I am completely stuck. Instead of being delighted about the pregnancy (it is all going very well, miscarriage danger gone, the clock is ticking, only 5,5 months to go), I am just sad, and I feel guilty about being sad, because of all the lovely people who wish they were pregnant and aren’t, because of the baby inside me who didn’t ask me to let it come but who is coming now and deserves better.

This sadness of mine is so deep that I cannot even get to it. It’s just a huge cloud of doom hanging over me. Which is why I’m so stuck. Isabelle and I, we are very close. Joined at the hip. We sleep in one bed. I still nurse her. Every day. I still know when she’s hungry or thirsty, even at a distance. I still know what she means when nobody else does.

I have a younger brother, he was born when I was five, and from the moment I got pregnant with this second baby, I have been discovering how very difficult and traumatizing it was for me as a child when my brother was born. The pain of my own loss then, of the loss of contact with my mother, is compounded with my fear of losing my bond with Isabelle (and really, deep down, they are just one and the same thing, I know that).

I am terrified. I live on the edge of the world. I live at the very end of paradise. I know the date of expulsion, they told me. I am counting the days to the end.

Like a rabbit in the headlights. Not. Moving. Not. Feeling. Not.

Thursday, February 01, 2007

Sheer insanity


... is the only possible explanation for my blowing an entire month's allowance on this derelict second-hand Victorian great monster of a doll-house. It has live wires coming out of all the walls, peeling wall-paper, untreated wooden floors, missing windows, scant and ugly furniture, no front door...
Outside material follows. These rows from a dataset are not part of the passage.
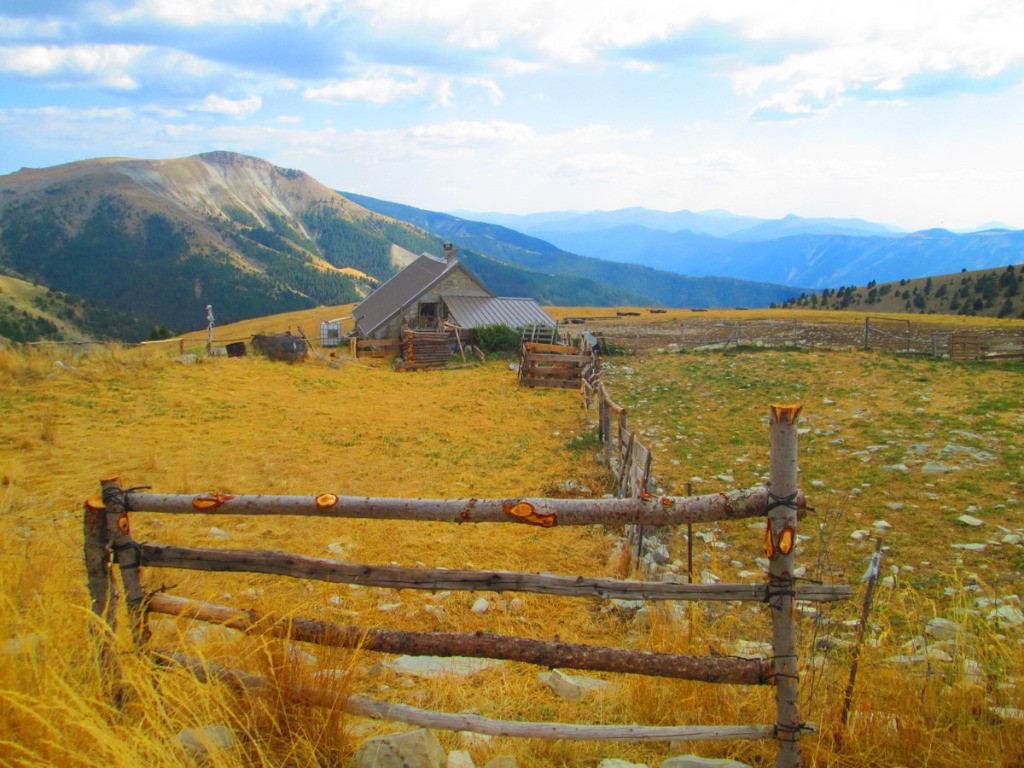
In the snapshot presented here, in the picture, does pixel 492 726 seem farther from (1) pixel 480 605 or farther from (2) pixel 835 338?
(2) pixel 835 338

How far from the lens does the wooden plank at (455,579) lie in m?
3.02

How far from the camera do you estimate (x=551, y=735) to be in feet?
9.62

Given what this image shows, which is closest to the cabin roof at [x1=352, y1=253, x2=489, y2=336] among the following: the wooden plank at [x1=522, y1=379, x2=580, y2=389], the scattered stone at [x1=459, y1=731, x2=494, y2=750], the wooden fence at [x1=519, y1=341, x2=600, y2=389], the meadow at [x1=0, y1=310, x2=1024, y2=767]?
the meadow at [x1=0, y1=310, x2=1024, y2=767]

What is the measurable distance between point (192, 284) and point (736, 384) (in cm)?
15264

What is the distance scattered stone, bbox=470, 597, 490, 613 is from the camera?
5828 mm

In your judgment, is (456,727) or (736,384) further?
(736,384)

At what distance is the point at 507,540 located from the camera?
7.89m

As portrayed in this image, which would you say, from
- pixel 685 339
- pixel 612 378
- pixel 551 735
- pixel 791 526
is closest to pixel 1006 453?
pixel 791 526

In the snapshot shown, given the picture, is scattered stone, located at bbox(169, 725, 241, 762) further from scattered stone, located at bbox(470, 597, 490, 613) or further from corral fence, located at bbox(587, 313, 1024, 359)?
corral fence, located at bbox(587, 313, 1024, 359)

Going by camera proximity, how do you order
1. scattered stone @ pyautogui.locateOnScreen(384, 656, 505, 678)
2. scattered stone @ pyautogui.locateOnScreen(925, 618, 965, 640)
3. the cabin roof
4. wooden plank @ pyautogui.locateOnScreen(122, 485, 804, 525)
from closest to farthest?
wooden plank @ pyautogui.locateOnScreen(122, 485, 804, 525) < scattered stone @ pyautogui.locateOnScreen(384, 656, 505, 678) < scattered stone @ pyautogui.locateOnScreen(925, 618, 965, 640) < the cabin roof

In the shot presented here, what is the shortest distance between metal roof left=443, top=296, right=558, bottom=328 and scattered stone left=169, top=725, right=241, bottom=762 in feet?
90.7

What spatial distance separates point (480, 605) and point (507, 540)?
6.57 ft

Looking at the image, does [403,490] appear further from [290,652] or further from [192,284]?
[192,284]

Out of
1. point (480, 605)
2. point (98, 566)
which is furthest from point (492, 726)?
point (480, 605)
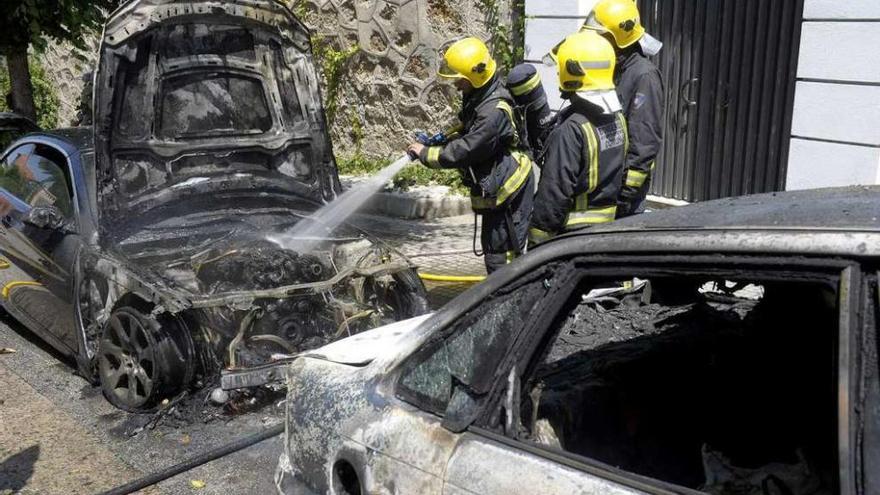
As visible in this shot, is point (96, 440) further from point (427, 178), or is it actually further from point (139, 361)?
point (427, 178)

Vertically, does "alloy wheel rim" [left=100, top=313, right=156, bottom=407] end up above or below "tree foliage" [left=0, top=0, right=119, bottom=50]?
below

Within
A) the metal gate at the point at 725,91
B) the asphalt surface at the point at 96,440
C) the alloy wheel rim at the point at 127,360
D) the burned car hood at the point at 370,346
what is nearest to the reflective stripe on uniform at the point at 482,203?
the asphalt surface at the point at 96,440

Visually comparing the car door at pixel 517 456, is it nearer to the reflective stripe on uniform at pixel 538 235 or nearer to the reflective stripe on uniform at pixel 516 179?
the reflective stripe on uniform at pixel 538 235

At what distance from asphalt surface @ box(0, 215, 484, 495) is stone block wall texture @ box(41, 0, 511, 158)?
6.20 m

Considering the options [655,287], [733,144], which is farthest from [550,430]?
[733,144]

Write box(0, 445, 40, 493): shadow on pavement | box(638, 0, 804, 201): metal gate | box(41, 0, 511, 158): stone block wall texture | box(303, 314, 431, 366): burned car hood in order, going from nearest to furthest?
box(303, 314, 431, 366): burned car hood → box(0, 445, 40, 493): shadow on pavement → box(638, 0, 804, 201): metal gate → box(41, 0, 511, 158): stone block wall texture

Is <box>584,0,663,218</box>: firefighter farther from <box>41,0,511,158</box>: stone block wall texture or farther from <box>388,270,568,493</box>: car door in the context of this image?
<box>41,0,511,158</box>: stone block wall texture

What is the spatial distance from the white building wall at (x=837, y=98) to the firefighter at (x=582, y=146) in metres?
2.94

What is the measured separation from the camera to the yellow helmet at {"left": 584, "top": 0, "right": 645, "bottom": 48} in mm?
5715

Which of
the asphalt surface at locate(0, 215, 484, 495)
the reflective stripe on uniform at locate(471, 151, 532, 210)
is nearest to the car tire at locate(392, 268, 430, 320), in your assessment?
the reflective stripe on uniform at locate(471, 151, 532, 210)

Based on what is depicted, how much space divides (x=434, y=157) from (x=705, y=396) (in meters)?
2.95

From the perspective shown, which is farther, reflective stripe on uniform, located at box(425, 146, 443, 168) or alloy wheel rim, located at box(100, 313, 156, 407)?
reflective stripe on uniform, located at box(425, 146, 443, 168)

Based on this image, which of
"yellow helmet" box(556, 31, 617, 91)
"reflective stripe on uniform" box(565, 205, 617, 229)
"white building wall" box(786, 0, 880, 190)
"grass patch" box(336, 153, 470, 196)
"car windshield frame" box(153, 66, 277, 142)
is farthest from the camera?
"grass patch" box(336, 153, 470, 196)

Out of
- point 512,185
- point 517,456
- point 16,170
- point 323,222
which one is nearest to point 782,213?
point 517,456
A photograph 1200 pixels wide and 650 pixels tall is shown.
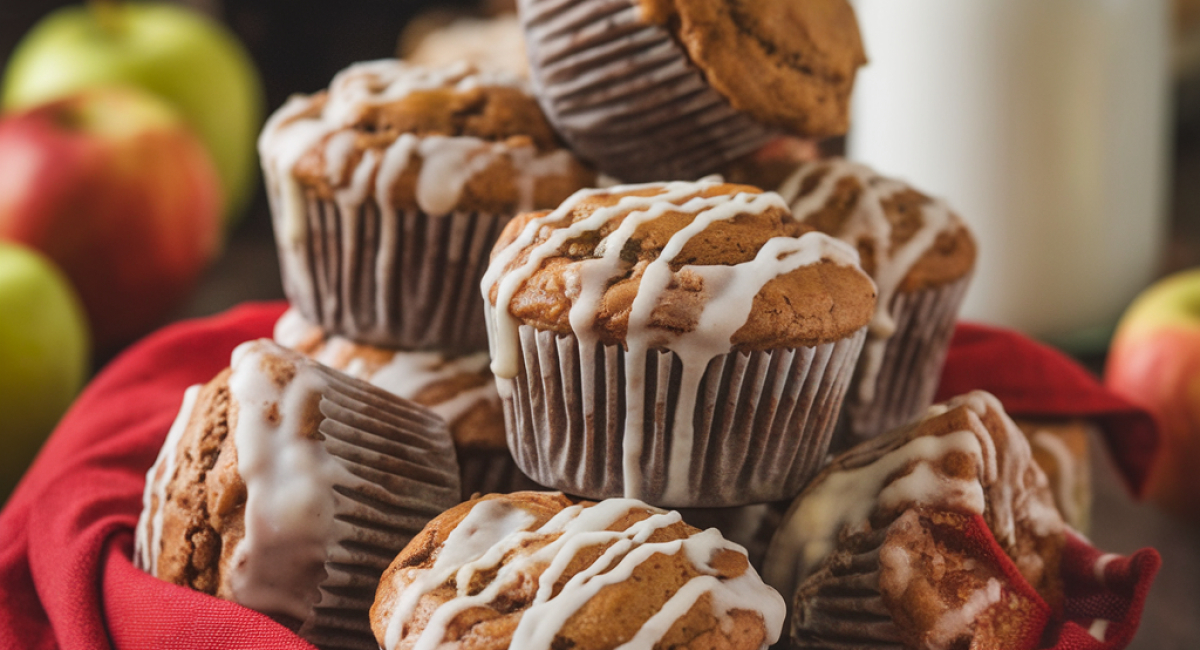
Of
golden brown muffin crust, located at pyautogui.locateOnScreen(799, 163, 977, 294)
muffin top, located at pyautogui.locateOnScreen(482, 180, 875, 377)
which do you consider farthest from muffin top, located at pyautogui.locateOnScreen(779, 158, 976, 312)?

I would have been quite safe from the demons of purchase if it hadn't been for a treacherous ray of sunlight (never there when you need them, but if they can cause any mischief ...). The light falling through the windows, and I suddenly thought: 'I want to live in this house; this will be my room, there, with my desk right by the window, and this room here will make a beautiful bathroom...' I was lost by then.




Insane, buying a doll-house at the age of 32. Insane, being so damned excited about it. Insane, throwing a fit because your three-year old has her own ideas about the decoration:


- Dit is een waterkamer, mama, met allemaal water, voor Bubulle de vis, en hier kan Emilie de schildpad wonen, gaan we lekkere blaadjes sla neerleggen, ja? (This is a water-room, mama, for Bubulle the fish, and Emilie the tortoise can live here, we can put nice lettuce leaves all over the floor, yes?)
- NO, NO, NO!!!!!!!!!!!!!!!!!!!!!!!!!!!!!!